Return the exact lines spanning from the line with "site DEB_S1_G4." through the last line of the entries, boundaries included, and no others.

***** Raw data *****

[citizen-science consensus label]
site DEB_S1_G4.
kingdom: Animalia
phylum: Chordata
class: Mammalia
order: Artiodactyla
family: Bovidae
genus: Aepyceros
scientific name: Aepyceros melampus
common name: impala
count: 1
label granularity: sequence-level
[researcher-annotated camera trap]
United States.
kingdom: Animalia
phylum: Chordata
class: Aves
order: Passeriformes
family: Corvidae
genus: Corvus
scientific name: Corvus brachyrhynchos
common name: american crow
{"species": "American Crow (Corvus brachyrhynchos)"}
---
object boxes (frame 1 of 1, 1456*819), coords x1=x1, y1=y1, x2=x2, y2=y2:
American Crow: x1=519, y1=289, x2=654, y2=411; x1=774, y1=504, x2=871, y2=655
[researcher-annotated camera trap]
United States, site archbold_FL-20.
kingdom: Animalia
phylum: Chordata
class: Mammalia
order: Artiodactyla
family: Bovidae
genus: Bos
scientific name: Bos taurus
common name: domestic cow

*****

▸ **Response to the exercise**
site DEB_S1_G4.
kingdom: Animalia
phylum: Chordata
class: Mammalia
order: Artiodactyla
family: Bovidae
genus: Aepyceros
scientific name: Aepyceros melampus
common name: impala
count: 1
label granularity: sequence-level
[researcher-annotated camera trap]
United States.
kingdom: Animalia
phylum: Chordata
class: Aves
order: Passeriformes
family: Corvidae
genus: Corvus
scientific name: Corvus brachyrhynchos
common name: american crow
{"species": "American Crow (Corvus brachyrhynchos)"}
---
object boxes (frame 1 of 1, 1456*819), coords x1=x1, y1=y1, x2=x2, y2=y2:
American Crow: x1=519, y1=289, x2=654, y2=411; x1=774, y1=504, x2=871, y2=655
[researcher-annotated camera trap]
United States, site archbold_FL-20.
kingdom: Animalia
phylum: Chordata
class: Mammalia
order: Artiodactyla
family: Bovidae
genus: Bos
scientific name: Bos taurus
common name: domestic cow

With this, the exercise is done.